- Born: 12 January 1936 Galt, Ontario, Canada
- Died: 26 April 2016 (aged 80) Englewood, New Jersey, United States
- Education: McGill University
- Known for: Research contributions to the epidemiology of spontaneous abortion
- Spouse: Frederick Warburton
- Children: 4
- Awards: William Allan Award
- Scientific career
- Fields: Human genetics and cytogenetics
- Workplaces: Columbia University
- Academic advisors: Clarke Fraser

= Dorothy Warburton =

Canadian geneticist (1936–2016)

Dorothy Pamela (DeMontmerency) Warburton (12 January 1936 – 26 April 2016) was a Canadian geneticist whose research focused on fetal chromosomal abnormalities and reasons for miscarriage.
She died at the age of 80 on 26 April 2016 at her home in Englewood, New Jersey.

==Early life and education==

Dorothy Pamela DeMontmerency was born in the town of Galt, Ontario on January 12, 1936. Her father worked as an industrial chemist while her mother stayed at home to take care of her and her siblings. She took a liking to biology and natural history from an early age and was especially interested in cytogenetics. This interest carried her through her education and she graduated from McGill University in 1957 with a degree in genetics. She continued her work in genetics at McGill under well-known medical geneticist Clarke Fraser. She completed her doctoral degree in 1961 where her work focused on the recurrence risk of spontaneous abortions.

== Career ==

In 1964, Warburton moved to New York City and took a position as a faculty member at Barnard College of Columbia University. Here, she started training as a human cytogeneticist in the Department of Obstetrics and Gynecology at the Columbia University College of Physicians and Surgeons. Through her time working in the department she quickly recognized the need for a clinical genetic testing lab in the area. In 1969, she founded the Cytogenetics Laboratory at the NewYork-Presbyterian Hospital and Babies Hospital that was affiliated with the College of Physicians and Surgeons. She was director of the lab for 37 years and remained an associate director until her death. Warburton's research over the years of her career centered on four overlapping themes:

- Clinical and research cytogenetics
- The epidemiology of cytogenetic abnormalities
- The epidemiology of human spontaneous abortion
- The pathology of spontaneous abortion

==Personal life==
Warburton married fellow McGill graduate student Frederick Toney Warburton in 1957. Together they had four children. She was a strong advocate of women balancing both demanding careers and family at the same time. She was frequently met with criticism throughout her career, and was denied faculty appointments and tenure because she was a woman in science.

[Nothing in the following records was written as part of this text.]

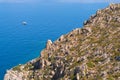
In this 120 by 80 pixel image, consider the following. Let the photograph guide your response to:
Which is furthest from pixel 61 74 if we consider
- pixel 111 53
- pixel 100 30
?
pixel 100 30

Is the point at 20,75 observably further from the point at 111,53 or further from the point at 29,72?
the point at 111,53

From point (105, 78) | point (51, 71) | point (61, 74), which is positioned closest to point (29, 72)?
point (51, 71)

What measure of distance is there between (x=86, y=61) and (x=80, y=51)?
31.8ft

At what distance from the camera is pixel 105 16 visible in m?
104

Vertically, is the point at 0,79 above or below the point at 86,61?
above

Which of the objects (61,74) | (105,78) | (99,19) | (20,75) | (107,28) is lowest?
(105,78)

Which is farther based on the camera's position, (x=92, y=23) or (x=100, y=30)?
(x=92, y=23)

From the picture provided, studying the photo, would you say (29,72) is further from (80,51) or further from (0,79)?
(0,79)

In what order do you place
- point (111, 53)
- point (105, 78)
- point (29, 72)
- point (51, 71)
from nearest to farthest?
point (105, 78), point (111, 53), point (51, 71), point (29, 72)

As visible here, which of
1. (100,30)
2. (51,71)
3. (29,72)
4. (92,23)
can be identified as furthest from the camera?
(92,23)

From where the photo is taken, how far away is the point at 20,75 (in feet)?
288

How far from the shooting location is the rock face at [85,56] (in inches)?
2739

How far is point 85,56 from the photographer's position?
261 feet

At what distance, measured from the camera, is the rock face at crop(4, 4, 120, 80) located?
69.6 metres
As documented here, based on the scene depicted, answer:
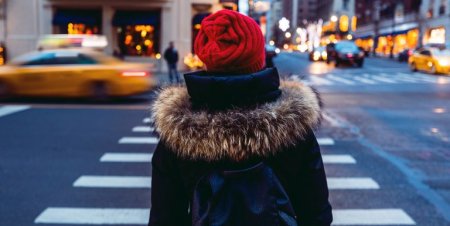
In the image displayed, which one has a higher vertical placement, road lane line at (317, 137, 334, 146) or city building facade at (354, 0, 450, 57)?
city building facade at (354, 0, 450, 57)

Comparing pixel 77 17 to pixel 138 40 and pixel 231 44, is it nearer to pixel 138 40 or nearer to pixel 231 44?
pixel 138 40

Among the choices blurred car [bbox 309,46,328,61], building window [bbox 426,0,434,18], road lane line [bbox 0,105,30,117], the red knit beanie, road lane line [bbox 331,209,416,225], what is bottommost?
road lane line [bbox 0,105,30,117]

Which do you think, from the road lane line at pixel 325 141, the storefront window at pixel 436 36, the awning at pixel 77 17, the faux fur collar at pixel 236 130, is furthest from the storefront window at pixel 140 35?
the storefront window at pixel 436 36

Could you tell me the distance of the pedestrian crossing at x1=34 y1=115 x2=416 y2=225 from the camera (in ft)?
17.7

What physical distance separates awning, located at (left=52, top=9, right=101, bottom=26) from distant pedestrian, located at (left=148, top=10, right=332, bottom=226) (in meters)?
29.6

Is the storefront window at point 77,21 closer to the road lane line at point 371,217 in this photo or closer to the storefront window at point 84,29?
the storefront window at point 84,29

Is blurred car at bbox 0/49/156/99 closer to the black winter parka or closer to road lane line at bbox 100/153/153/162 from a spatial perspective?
road lane line at bbox 100/153/153/162

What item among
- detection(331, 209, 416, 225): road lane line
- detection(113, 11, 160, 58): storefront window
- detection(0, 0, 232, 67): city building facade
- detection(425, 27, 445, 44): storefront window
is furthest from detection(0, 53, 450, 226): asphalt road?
detection(425, 27, 445, 44): storefront window

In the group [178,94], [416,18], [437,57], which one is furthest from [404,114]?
[416,18]

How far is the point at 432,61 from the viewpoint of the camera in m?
29.0

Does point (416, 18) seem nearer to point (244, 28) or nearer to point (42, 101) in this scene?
point (42, 101)

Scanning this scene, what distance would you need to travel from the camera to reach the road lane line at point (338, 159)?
8.00m

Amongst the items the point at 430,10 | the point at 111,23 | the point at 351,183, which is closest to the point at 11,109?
the point at 351,183

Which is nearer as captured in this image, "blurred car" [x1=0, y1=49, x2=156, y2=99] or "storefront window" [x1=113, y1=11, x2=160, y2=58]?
"blurred car" [x1=0, y1=49, x2=156, y2=99]
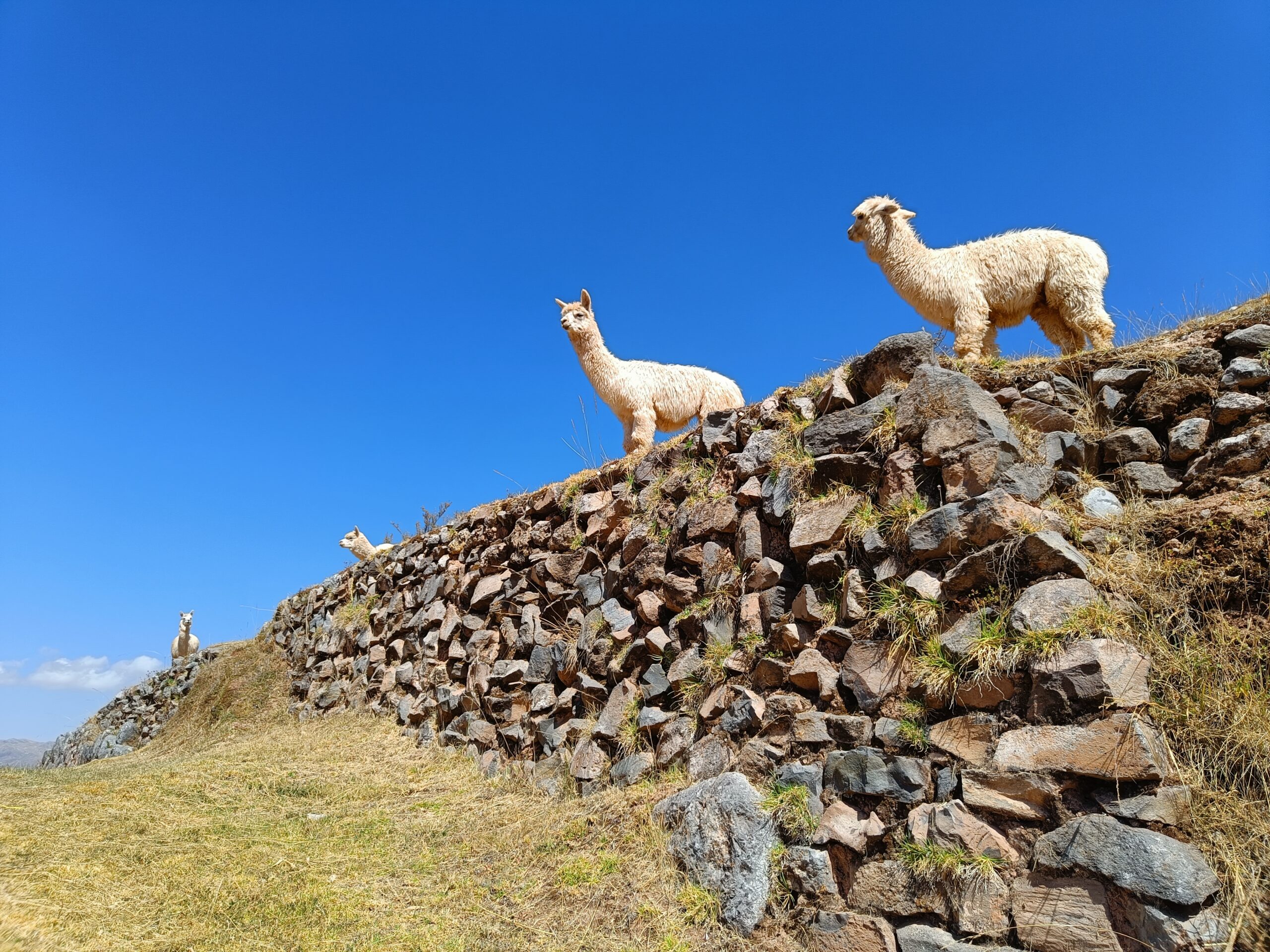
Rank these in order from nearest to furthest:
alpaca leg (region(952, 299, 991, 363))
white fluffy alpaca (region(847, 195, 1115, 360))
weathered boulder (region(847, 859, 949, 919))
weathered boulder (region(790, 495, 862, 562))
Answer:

Warburton shared a rare immune disorder with three of her four children. This condition was known as a neutrophil chemotactic defect, and she and her children often suffered from eczema, asthma, and severe allergies. Due to complications from the condition, one of her daughters unexpectedly died at the age of 24.

==Achievements and awards==

Throughout her career, Warburton was honoured with many awards and held many achievements and accomplishments. She received the William Allan Award in 2006 for her contributions to medicine and human genetics.

Hers was one of the first labs to use in situ hybridization for human gene mapping, and was able to identify the sites of ribosomal RNA genes. For this she received the 2014 Distinguished Cytogeneticist Award from the American Cytogenetics Conference.